* CONSIGNE DONNÉE 1 *
Repérez chaque ligne des enregistrements où figure la chaîne « nearer », puis recopiez ces lignes. La casse compte.

* EXTRAIT DU TEXTE *
------------------------------------------------------------
Ce périple n’a rien d’un long fleuve tranquille, d’abord perturbé par la rencontre d’une veuve et mère éplorée au milieu de sa maison en ruine… et des cadavres de ses trois enfants. Une fois ses larmes asséchées, mais si peu, Rosalie (Rosemund Pike, à la fois forte et fragile) s’engage avec Blocker, ses alliés et ses prisonniers sur une route parsemée de dangers, toujours la proie possible des Comanches, eux qui ont massacré la famille de Rosalie, symbole d’une lutte sanguinaire pour un territoire gorgé du sang mêlé des pionniers et des autochtones.
La suite s’avère riche en émotions et en brutalité, celle-ci fusant de tous les côtés, entre autres d’un condamné à mort (Ben Foster) miné par une colère prête à éclater à tout moment. Il s’agit là d’une présence furtive parmi d’autres, la mort de héros anonymes s’accumulant tout au long de cette chevauchée parfois frénétique, souvent émouvante, humanisant une période vue trop souvent sous l’angle de l’épopée triomphante. Scott Cooper préfère dégainer avec subtilité, grâce aux magnifiques images de Masanobu Takayanagi (il a signé celles de Spotlight, sorte de western journalistique!) et à la musique atmosphérique de Max Richter.
Hostiles ne va pas sceller le retour en force du genre, mais va assurément lui redonner un souffle et une sensibilité que les nostalgiques jugent encore déplacée.
Hostiles
★★★★ Western de Scott Cooper avec Christian Bale, Rosamund Pike, Wes Studi, Ben Foster. États-Unis, 2017, 134 minutes.
------------------------------------------------------------
* ENREGISTREMENTS FOURNIS *
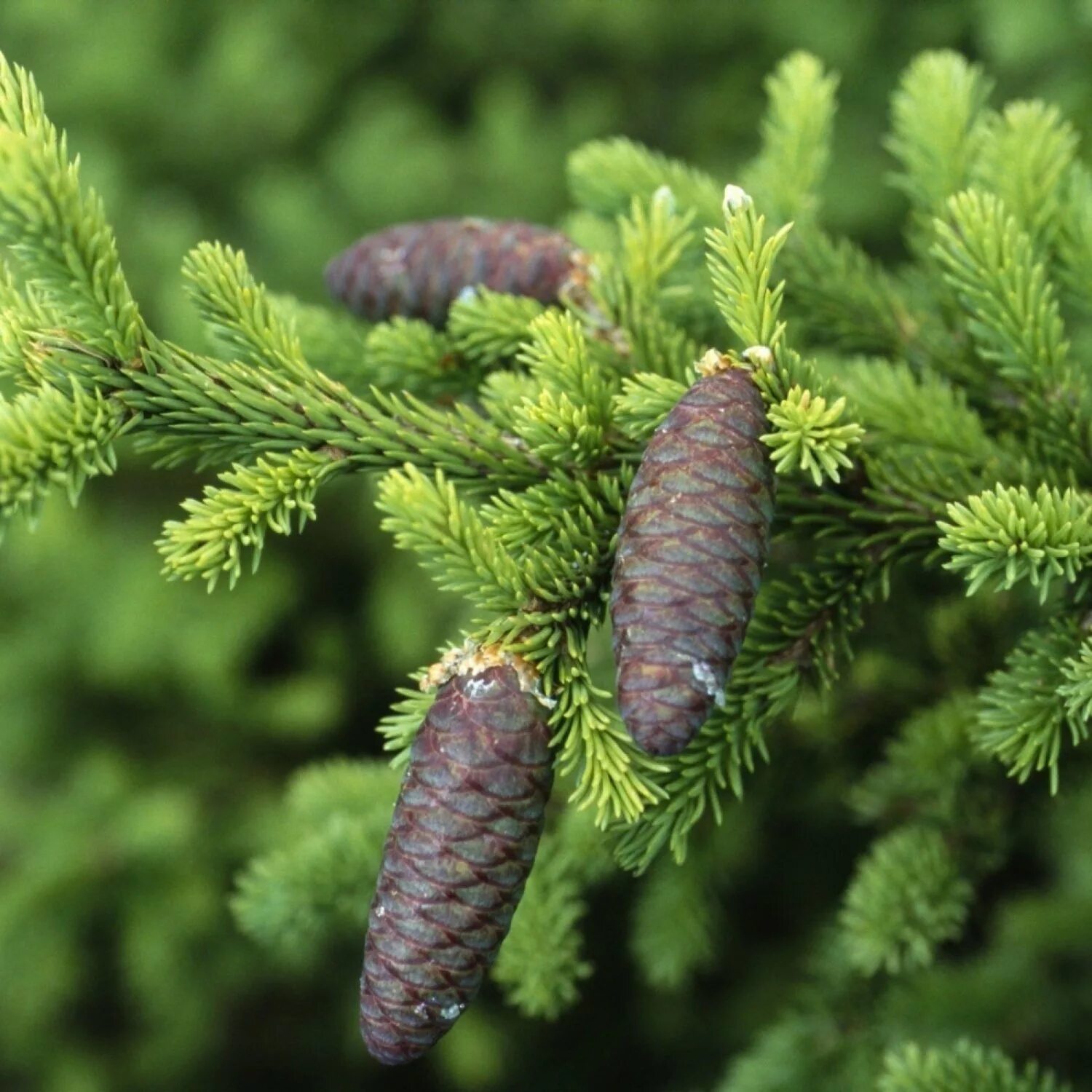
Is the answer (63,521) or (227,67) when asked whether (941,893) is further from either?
(227,67)

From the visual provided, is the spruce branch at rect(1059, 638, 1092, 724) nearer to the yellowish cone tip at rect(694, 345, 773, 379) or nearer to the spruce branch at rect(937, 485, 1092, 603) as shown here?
the spruce branch at rect(937, 485, 1092, 603)

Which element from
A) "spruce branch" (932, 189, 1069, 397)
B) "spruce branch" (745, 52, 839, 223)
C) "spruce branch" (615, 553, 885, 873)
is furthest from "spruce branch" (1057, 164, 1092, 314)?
"spruce branch" (615, 553, 885, 873)

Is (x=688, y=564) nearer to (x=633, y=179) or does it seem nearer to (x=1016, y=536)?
(x=1016, y=536)

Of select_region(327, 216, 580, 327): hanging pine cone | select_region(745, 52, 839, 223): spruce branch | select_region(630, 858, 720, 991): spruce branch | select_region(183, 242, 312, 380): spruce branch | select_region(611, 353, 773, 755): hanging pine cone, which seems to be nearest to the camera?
select_region(611, 353, 773, 755): hanging pine cone

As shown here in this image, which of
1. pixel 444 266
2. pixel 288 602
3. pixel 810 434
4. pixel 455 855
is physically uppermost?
pixel 288 602

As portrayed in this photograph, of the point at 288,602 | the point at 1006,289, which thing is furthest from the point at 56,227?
the point at 288,602

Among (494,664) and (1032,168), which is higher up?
(1032,168)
------------------------------------------------------------
* CONSIGNE DONNÉE 2 *
Reproduisez à l'identique le passage de la critique du film Hostiles situé entre « Hostiles ne va » et « 2017, 134 minutes. », bornes incluses.

* RÉPONSE COMPLÈTE 1 *
From the visual provided, is the spruce branch at rect(1059, 638, 1092, 724) nearer to the yellowish cone tip at rect(694, 345, 773, 379) or nearer to the spruce branch at rect(937, 485, 1092, 603) as shown here?
Is (x=688, y=564) nearer to (x=633, y=179) or does it seem nearer to (x=1016, y=536)?

* RÉPONSE COMPLÈTE 2 *
Hostiles ne va pas sceller le retour en force du genre, mais va assurément lui redonner un souffle et une sensibilité que les nostalgiques jugent encore déplacée.
Hostiles
★★★★ Western de Scott Cooper avec Christian Bale, Rosamund Pike, Wes Studi, Ben Foster. États-Unis, 2017, 134 minutes.